November 25, 2000|NORINE DRESSER | Norine Dresser's latest book is "Multicultural Celebrations" (Three Rivers Press, 1999). E-mail: norined@earthlink.net

While on shore leave in Thailand, two U.S. sailors took a moped tour of Bangkok. As they stopped at a street corner, they saw some paper money on the ground and stepped on it to keep it from blowing away. Two uniformed Thai policemen at the same intersection arrested them. According to the U.S. officer who arranged for the sailors' release, the sailors had to apologize to the police.

What did it mean?

The men were unaware that the bill displayed a photo of the king of Thailand, whom the Thais consider sacred. To step on his image is therefore despicable and a crime.

Tourists today receive helpful information to avoid such problems.

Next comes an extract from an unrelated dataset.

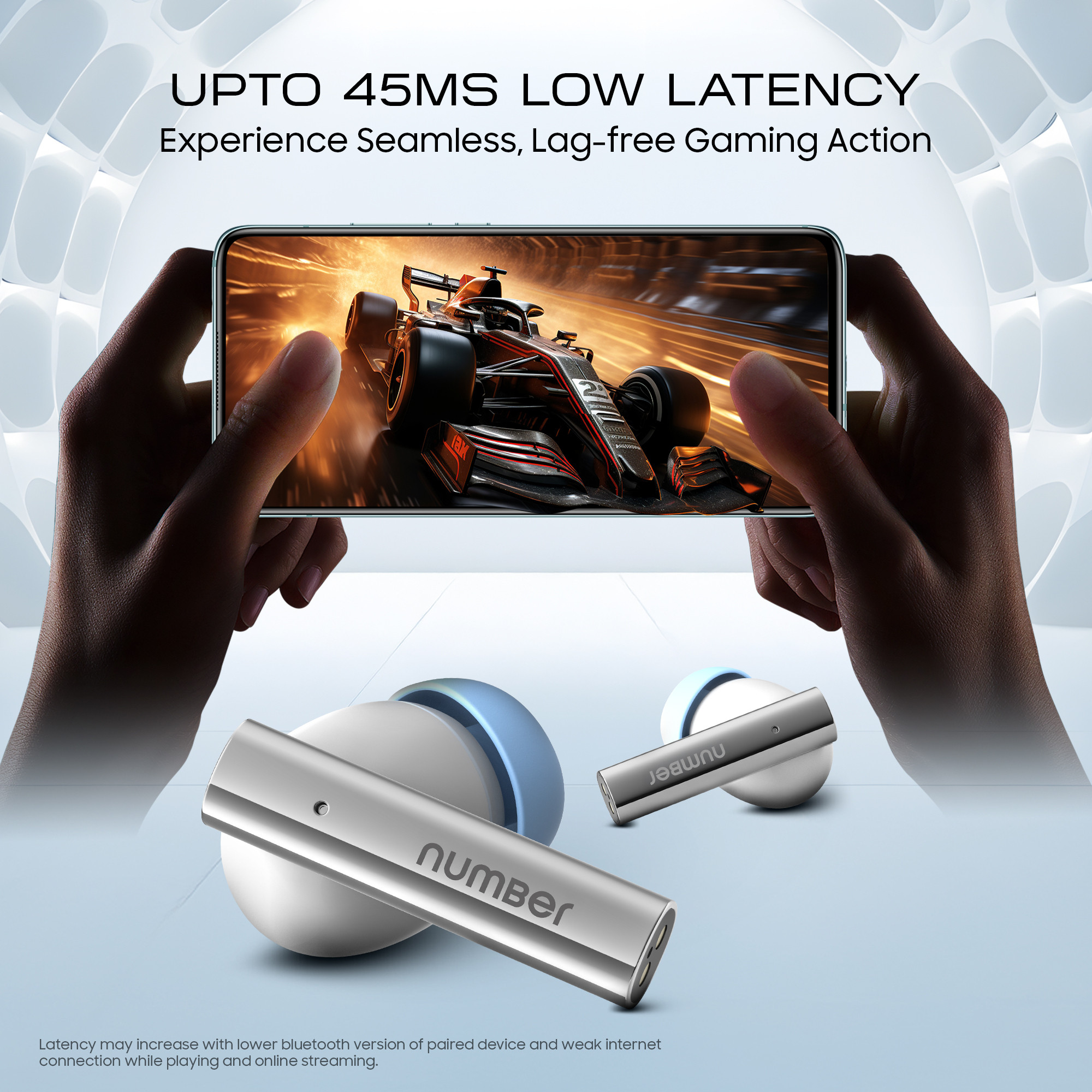 Number Navo Buds X1 w/ 50H Playtime, Dual Pairing, 13mm Speakers, ENC, 45ms Low Latency Bluetooth (White Sky, In the Ear) - Image 3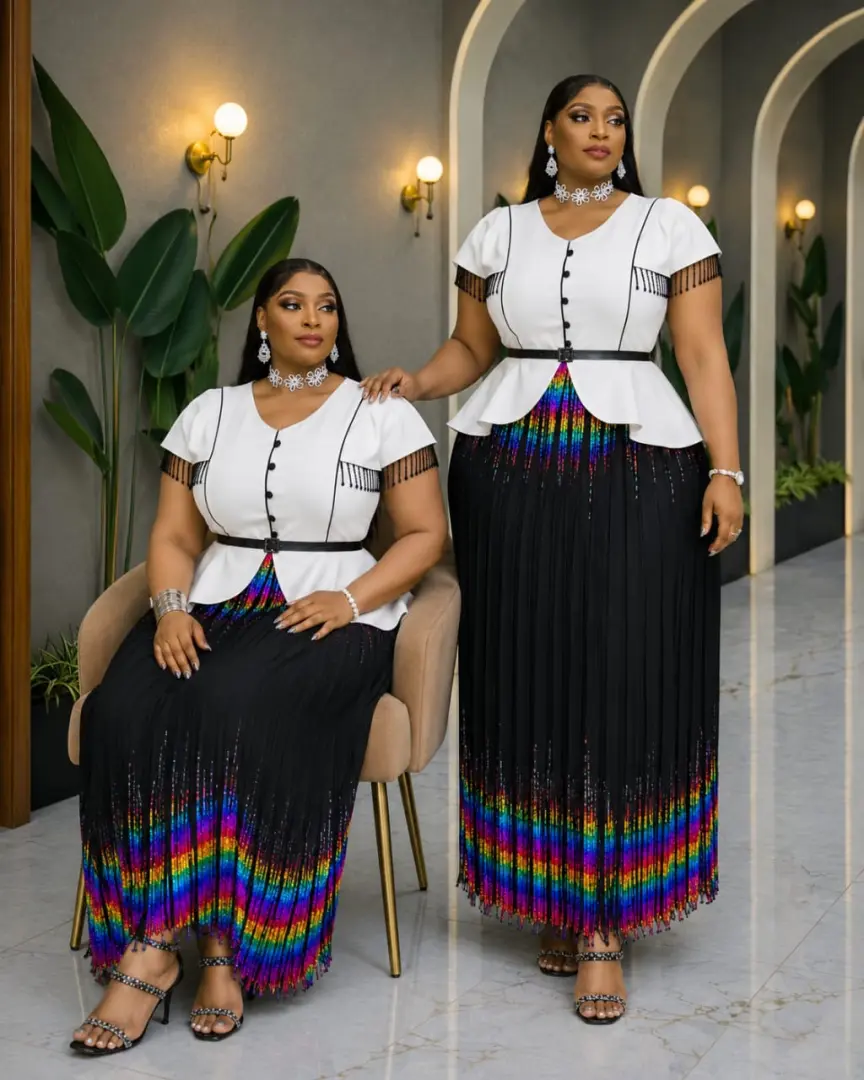 Two-Piece Peplum Top and Pleated Skirt Set thumbnail 4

Two Americans, just returned from Thailand, had been forewarned about the people's deep respect for the royal family. Their guide advised that they must never speak about them in a negative or humorous way. Aware that the king appears on each currency note and coin, the American tourists refrained from stepping upon or defacing the money. In addition, when they purchased goods, they placed the money carefully on the counter.

They observed other rules of respect. Each night at 6 p.m. they stood at attention while listening to the Thai national anthem. While visiting temples, they walked around praying Thais instead of in front of them and never sat with their legs crossed or with their feet pointing at the Buddha image.